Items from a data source
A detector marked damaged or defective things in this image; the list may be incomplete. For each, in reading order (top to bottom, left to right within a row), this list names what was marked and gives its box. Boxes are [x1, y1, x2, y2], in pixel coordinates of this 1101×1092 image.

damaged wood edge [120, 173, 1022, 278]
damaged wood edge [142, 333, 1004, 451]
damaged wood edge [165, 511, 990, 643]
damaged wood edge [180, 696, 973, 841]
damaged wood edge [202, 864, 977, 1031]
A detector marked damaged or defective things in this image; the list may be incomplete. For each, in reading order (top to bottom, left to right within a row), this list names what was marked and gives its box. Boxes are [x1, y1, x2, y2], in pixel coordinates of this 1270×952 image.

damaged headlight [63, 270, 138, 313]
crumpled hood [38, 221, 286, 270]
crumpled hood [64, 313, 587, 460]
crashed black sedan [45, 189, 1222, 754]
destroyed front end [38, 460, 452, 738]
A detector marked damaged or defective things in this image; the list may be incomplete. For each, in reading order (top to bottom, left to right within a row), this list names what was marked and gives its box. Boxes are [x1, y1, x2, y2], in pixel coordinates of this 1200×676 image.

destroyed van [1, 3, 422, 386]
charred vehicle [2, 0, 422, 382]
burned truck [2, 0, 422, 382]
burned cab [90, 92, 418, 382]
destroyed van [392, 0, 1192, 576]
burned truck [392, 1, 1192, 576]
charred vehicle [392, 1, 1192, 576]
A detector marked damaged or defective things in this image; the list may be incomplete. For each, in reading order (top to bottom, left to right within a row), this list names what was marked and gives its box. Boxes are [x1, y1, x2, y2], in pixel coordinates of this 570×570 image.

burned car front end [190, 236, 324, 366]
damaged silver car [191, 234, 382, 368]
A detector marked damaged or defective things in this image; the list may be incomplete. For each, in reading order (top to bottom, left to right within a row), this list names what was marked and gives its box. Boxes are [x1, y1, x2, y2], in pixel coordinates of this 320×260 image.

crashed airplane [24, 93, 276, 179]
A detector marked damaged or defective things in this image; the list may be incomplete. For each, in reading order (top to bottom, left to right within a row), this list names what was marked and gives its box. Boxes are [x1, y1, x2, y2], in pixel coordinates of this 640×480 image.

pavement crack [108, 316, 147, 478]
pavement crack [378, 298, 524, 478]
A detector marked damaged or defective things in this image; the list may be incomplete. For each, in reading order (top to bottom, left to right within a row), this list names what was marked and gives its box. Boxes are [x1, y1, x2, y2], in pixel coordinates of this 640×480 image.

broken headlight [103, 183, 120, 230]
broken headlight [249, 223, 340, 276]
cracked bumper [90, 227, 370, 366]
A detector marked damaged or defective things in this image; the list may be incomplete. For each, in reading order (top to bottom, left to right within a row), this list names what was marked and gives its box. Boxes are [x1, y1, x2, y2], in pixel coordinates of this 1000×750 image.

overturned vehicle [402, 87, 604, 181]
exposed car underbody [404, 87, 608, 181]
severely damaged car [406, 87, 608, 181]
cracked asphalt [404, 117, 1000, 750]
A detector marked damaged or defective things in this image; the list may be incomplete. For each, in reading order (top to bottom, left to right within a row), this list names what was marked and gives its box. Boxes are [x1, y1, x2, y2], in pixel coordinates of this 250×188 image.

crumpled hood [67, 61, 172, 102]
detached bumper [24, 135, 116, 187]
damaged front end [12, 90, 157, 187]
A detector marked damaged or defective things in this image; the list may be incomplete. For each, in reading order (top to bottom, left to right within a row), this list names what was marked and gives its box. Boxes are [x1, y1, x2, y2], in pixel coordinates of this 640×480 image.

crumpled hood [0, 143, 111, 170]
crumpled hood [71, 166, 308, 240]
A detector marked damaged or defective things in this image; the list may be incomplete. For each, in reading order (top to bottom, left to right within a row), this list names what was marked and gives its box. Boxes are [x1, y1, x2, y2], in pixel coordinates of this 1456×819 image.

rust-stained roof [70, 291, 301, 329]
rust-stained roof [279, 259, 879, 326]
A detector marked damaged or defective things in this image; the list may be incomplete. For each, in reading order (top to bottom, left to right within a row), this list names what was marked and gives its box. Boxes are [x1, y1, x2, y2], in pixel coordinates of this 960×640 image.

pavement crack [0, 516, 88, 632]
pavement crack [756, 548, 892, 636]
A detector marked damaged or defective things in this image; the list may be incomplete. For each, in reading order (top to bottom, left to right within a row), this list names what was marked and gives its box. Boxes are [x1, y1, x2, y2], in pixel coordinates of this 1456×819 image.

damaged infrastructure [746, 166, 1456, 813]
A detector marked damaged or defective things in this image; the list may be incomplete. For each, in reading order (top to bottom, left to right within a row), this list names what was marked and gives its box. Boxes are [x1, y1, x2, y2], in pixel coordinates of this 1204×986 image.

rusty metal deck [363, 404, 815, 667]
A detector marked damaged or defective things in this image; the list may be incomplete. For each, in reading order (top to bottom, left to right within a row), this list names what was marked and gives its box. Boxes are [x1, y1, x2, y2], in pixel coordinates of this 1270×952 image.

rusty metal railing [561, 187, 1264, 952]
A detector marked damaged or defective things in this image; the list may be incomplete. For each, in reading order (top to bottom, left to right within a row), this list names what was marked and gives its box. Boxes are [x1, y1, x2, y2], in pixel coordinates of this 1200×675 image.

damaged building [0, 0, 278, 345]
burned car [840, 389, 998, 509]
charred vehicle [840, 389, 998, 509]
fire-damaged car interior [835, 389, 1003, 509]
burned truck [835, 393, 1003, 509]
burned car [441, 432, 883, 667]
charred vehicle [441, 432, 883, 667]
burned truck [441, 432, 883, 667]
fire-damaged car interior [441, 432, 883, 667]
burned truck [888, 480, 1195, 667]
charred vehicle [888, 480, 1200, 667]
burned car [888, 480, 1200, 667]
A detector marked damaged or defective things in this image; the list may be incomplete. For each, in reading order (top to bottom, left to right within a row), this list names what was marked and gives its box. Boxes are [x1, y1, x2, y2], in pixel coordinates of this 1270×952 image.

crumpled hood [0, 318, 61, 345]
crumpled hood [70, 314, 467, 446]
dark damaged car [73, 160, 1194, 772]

### PROBLEM STATEMENT
When you reach the line containing "this 1200×675 image." in the data above, retype it and each line after it through the final one, exactly as written.

### ANSWER TO THE PROBLEM
A detector marked damaged or defective things in this image; the list may be incomplete. For each, in reading order (top to bottom, left to right within a row), this list names what was marked and gives its box. Boxes are [x1, y1, x2, y2], in pixel coordinates of this 1200×675 image.

damaged building [0, 0, 278, 345]
burned car [840, 389, 998, 509]
charred vehicle [840, 389, 998, 509]
fire-damaged car interior [835, 389, 1003, 509]
burned truck [835, 393, 1003, 509]
burned car [441, 432, 883, 667]
charred vehicle [441, 432, 883, 667]
burned truck [441, 432, 883, 667]
fire-damaged car interior [441, 432, 883, 667]
burned truck [888, 480, 1195, 667]
charred vehicle [888, 480, 1200, 667]
burned car [888, 480, 1200, 667]
A detector marked damaged or defective things in this image; the list may be incomplete. For each, in reading order (top to bottom, left to right within a row), this list names what was marked and gives its box. Boxes are [x1, y1, x2, y2], in pixel coordinates of this 1270×952 image.

crumpled hood [0, 318, 61, 345]
crumpled hood [70, 314, 467, 446]
dark damaged car [73, 160, 1194, 772]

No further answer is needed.